* [Texte extrait]:
══════════

L'art-thérapeute peut exercer en cabinet, à l'hôpital ou encore en institution auprès de personnes aux pénalités et souffrances diverses. Les séances, selon les objectifs thérapeutiques, peuvent être individuelles ou collectives.
Il travaille, dans la plupart des cas, avec une équipe pluridisciplinaire.
QUAND UTILISE-T-ON L'ART-THÉRAPIE ?
L'art-thérapie intervient désormais dans presque tous les services médicaux. Cependant, elle doit répondre aux indications médicales et en cela ne concerne pas toutes les maladies. Elle s'adresse en particulier à des personnes qui présentent des troubles de l'expression, de communication ou encore relationnels. Elle est aussi considérée comme un soin de support en cancérologie pour accompagner le malade durant sa chimiothérapie. Des études réalisées ont permis de mesurer son impact sur la fatigabilité des patients, leur anxiété, l'amélioration de la qualité du sommeil, la douleur ou encore la relation entre les soignants et les patients.
(1) Fabrice Chardon est aussi directeur d'enseignement à l'Afratapem, école d'art-thérapie de Tours, et directeur pédagogique des diplômes universitaires d'art-thérapie de Tours et Grenoble.

══════════

* [Extrait de données]:
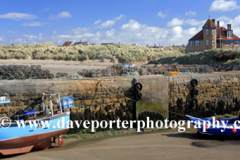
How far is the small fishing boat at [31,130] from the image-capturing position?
240 inches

══════════

* [Consigne A]: D'après le texte sur l'art-thérapie, dans quel domaine médical l'art-thérapie est-elle considérée comme un soin de support ?
* [Consigne B]: Recopiez mot pour mot le passage du texte sur l'art-thérapie qui commence par « L'art-thérapeute peut exercer » et se termine par « une équipe pluridisciplinaire. ».

* [Corrigé A]: En cancérologie, pour accompagner le malade durant sa chimiothérapie.

* [Corrigé B]:
L'art-thérapeute peut exercer en cabinet, à l'hôpital ou encore en institution auprès de personnes aux pénalités et souffrances diverses. Les séances, selon les objectifs thérapeutiques, peuvent être individuelles ou collectives.
Il travaille, dans la plupart des cas, avec une équipe pluridisciplinaire.